=== Stated task ===
Exactly reproduce the lines from the line containing "In the picture, can" to the end of the data below, inclusive, and nothing else.

=== Given records ===
+ + + + +
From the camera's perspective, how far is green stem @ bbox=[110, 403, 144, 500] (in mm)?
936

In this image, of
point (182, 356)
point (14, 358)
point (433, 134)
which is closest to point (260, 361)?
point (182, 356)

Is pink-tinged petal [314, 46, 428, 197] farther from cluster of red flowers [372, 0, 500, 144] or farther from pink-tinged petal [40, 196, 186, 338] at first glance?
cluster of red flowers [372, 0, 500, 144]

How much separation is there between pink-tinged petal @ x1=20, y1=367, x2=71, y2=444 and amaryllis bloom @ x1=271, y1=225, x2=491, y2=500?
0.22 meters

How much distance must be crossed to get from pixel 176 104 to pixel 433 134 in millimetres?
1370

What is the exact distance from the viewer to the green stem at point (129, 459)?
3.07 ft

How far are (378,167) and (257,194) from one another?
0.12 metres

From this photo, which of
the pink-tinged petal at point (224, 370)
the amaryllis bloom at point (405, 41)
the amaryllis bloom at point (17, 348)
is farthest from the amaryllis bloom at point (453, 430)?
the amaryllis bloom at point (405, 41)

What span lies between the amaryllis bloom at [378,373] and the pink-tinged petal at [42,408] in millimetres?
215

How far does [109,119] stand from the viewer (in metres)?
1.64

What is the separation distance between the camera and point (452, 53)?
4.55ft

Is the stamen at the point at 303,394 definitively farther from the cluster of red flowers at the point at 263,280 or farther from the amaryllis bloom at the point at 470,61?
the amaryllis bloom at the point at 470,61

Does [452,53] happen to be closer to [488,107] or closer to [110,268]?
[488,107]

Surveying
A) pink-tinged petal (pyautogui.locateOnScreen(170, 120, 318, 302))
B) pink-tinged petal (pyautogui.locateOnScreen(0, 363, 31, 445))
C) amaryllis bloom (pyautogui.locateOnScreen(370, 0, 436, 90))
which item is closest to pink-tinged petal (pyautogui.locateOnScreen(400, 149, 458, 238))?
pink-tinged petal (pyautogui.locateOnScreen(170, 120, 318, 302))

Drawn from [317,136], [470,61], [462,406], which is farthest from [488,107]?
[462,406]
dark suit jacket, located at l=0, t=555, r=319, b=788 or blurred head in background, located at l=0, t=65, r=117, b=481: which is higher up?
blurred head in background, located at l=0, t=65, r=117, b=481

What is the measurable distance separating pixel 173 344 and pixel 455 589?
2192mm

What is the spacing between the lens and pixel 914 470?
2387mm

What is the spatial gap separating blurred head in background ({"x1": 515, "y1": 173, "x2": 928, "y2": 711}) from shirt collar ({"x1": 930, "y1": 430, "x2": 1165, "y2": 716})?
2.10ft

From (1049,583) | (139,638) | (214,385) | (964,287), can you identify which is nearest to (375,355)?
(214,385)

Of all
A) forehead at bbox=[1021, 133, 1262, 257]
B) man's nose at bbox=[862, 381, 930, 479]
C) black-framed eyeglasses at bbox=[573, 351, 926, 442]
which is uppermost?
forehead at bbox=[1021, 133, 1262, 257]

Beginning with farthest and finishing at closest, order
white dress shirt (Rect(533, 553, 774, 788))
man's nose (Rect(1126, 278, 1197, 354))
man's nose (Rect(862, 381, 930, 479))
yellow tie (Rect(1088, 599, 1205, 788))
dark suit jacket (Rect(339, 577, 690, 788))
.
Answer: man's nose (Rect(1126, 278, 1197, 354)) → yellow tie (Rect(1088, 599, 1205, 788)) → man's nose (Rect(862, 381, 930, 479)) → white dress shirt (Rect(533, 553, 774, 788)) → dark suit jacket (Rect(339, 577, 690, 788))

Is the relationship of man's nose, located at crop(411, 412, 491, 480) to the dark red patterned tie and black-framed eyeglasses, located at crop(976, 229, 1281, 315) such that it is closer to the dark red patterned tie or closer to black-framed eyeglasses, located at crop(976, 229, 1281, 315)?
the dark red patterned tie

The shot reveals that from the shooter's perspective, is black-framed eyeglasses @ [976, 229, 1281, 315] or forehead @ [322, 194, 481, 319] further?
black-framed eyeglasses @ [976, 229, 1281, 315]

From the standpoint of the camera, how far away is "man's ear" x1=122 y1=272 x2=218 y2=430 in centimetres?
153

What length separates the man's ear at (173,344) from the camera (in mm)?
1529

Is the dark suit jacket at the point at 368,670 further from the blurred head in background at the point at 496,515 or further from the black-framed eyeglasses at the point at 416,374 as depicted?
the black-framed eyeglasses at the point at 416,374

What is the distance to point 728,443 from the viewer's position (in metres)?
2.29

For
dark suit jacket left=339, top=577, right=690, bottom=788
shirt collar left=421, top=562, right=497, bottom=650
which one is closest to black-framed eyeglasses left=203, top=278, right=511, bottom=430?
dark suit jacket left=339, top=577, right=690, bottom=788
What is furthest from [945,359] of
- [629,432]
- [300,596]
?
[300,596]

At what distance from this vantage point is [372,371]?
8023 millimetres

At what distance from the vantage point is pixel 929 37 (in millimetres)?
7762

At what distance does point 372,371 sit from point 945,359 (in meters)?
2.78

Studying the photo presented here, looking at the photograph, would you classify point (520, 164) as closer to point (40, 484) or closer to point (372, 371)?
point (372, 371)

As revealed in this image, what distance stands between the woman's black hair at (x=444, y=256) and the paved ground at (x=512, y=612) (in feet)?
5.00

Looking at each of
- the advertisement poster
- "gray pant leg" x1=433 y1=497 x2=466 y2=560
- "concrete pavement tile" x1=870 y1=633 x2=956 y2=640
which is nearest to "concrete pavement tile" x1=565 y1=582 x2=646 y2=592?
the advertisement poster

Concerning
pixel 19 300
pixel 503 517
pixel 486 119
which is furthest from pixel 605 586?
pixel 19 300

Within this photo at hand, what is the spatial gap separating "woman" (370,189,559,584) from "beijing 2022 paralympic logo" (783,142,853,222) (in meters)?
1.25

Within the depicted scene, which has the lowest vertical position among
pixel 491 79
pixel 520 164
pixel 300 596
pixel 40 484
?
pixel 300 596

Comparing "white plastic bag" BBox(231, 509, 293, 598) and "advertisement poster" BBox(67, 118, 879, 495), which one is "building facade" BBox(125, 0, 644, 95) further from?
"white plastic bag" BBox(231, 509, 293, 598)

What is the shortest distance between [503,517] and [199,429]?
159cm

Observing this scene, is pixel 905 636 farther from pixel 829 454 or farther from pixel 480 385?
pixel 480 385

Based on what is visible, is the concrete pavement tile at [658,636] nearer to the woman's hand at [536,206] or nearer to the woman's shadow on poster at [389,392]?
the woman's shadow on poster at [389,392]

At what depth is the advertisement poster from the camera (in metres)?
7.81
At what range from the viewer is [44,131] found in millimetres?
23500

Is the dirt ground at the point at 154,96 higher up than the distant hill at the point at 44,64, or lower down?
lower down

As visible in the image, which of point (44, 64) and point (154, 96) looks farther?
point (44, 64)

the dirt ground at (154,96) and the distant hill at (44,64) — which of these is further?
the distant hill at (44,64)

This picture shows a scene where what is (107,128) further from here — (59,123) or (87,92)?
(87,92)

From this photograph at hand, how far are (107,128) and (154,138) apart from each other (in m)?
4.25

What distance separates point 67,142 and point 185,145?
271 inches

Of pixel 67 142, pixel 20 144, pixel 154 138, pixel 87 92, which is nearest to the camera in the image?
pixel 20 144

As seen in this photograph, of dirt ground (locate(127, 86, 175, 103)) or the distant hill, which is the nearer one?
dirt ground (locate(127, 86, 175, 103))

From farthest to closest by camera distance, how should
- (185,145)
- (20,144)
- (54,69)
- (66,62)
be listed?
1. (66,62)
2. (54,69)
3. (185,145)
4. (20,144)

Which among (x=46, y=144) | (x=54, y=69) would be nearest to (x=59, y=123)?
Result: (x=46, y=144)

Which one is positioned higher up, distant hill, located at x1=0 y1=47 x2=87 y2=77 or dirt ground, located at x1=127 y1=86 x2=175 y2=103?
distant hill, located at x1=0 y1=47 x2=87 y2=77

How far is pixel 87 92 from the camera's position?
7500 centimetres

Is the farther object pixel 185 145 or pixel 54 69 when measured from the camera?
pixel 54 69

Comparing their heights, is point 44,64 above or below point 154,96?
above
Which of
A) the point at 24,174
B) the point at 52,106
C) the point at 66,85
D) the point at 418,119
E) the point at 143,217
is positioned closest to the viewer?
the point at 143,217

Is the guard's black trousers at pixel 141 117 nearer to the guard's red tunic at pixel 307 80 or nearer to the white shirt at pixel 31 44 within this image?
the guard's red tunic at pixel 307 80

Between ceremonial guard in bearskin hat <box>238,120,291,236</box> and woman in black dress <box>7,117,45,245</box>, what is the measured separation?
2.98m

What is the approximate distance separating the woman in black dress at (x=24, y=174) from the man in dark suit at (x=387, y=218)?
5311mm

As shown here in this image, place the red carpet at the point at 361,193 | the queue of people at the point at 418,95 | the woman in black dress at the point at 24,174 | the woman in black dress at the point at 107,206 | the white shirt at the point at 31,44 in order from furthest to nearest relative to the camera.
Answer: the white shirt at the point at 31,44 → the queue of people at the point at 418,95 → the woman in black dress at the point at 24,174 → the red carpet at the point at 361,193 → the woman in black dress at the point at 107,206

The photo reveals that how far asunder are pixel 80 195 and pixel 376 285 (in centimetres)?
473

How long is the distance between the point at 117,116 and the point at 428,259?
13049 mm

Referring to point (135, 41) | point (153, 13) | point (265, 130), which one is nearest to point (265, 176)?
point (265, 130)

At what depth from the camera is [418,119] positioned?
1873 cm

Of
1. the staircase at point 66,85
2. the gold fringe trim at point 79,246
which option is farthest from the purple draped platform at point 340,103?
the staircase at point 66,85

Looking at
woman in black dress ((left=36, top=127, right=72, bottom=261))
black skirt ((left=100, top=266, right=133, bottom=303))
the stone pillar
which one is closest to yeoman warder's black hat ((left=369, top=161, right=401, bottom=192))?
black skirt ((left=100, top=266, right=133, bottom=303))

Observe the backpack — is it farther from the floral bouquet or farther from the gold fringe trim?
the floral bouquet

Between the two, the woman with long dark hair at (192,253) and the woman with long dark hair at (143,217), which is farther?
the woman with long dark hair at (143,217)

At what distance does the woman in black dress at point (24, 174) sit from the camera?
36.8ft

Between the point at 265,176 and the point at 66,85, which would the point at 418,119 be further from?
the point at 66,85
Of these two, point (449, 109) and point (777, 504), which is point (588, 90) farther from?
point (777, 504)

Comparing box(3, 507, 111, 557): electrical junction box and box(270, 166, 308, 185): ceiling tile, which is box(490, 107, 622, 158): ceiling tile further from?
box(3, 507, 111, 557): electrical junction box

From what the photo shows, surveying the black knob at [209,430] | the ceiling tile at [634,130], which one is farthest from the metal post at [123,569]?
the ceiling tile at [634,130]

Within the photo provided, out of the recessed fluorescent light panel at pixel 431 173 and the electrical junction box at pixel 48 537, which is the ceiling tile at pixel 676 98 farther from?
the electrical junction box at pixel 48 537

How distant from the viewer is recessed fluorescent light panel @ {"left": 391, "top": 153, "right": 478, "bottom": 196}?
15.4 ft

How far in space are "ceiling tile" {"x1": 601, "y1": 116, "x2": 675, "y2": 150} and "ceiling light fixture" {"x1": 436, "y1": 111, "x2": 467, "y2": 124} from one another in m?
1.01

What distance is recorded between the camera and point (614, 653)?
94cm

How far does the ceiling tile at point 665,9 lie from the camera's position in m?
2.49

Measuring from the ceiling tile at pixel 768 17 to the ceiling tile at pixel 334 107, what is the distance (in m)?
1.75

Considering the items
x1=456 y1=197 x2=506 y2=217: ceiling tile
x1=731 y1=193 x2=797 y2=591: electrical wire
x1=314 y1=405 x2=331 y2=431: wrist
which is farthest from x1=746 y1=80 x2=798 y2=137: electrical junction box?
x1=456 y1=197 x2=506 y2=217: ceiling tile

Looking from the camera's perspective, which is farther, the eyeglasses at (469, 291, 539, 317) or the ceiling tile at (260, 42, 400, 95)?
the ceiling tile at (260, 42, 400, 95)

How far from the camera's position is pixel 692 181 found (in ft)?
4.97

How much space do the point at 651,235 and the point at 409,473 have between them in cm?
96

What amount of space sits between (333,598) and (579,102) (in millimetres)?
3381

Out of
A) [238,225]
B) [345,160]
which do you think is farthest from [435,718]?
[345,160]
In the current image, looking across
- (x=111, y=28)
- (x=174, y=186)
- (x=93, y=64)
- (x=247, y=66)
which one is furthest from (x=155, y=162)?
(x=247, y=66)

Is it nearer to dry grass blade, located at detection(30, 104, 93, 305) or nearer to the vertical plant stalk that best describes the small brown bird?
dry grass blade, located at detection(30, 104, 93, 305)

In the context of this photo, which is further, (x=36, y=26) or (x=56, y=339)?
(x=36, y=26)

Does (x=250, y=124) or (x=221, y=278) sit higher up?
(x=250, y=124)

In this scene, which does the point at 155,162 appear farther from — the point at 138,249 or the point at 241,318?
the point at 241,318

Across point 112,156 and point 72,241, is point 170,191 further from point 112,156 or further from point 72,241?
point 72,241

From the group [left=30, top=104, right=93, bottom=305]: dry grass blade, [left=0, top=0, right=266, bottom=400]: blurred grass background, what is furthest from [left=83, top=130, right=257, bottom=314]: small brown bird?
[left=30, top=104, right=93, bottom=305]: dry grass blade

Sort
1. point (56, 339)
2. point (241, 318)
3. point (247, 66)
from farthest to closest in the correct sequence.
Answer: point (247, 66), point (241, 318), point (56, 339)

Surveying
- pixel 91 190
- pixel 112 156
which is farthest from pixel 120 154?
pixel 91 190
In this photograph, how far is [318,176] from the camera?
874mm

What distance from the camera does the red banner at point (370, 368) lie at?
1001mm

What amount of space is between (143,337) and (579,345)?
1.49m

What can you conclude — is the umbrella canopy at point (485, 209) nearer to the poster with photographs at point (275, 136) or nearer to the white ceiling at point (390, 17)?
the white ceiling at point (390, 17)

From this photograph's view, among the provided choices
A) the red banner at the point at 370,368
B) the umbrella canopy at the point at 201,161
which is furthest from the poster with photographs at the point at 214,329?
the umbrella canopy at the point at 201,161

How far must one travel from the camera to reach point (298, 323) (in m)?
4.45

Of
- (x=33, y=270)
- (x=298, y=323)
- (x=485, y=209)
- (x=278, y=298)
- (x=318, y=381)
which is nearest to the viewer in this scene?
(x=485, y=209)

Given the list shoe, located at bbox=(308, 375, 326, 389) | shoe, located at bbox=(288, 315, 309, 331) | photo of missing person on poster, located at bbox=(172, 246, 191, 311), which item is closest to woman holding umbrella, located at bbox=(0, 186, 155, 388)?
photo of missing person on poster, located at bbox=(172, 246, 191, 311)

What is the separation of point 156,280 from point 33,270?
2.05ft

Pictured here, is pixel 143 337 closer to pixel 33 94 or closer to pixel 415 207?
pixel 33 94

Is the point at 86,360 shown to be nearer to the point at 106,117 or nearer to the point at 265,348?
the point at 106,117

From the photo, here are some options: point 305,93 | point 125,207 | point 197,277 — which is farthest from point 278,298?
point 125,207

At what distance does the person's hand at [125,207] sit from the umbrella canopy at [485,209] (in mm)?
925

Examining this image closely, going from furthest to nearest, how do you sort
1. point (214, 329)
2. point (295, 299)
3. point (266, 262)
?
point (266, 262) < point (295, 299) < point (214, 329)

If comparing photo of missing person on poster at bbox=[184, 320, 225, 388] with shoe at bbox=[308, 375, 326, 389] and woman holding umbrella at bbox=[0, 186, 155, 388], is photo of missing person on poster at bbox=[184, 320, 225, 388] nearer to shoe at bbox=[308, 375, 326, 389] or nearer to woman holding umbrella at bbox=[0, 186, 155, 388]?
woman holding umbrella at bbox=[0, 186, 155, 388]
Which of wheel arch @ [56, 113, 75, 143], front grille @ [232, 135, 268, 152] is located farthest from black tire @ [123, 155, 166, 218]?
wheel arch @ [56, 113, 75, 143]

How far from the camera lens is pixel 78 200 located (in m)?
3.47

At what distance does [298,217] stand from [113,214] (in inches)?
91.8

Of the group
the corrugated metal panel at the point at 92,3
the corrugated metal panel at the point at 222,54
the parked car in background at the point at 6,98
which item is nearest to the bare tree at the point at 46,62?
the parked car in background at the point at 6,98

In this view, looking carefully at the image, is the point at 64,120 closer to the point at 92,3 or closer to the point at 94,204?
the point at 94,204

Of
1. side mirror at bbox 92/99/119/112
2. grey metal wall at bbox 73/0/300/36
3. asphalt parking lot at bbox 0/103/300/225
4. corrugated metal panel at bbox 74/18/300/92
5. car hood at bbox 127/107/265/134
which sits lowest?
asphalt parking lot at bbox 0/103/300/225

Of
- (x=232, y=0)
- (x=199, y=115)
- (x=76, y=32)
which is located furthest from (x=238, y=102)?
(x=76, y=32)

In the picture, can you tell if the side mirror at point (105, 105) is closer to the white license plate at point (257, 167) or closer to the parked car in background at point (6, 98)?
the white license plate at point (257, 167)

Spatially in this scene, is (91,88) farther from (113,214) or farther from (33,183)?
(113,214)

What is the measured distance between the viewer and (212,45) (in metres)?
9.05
+ + + + +
=== Solution below ===
In the picture, can you tell if the side mirror at point (105, 105) is closer to the white license plate at point (257, 167) or closer to the parked car in background at point (6, 98)?
the white license plate at point (257, 167)

Spatially in this scene, is (91,88) farther from (113,214) or farther from (33,183)?
(113,214)

What is the measured distance between the viewer and (212,45) (in metres)?
9.05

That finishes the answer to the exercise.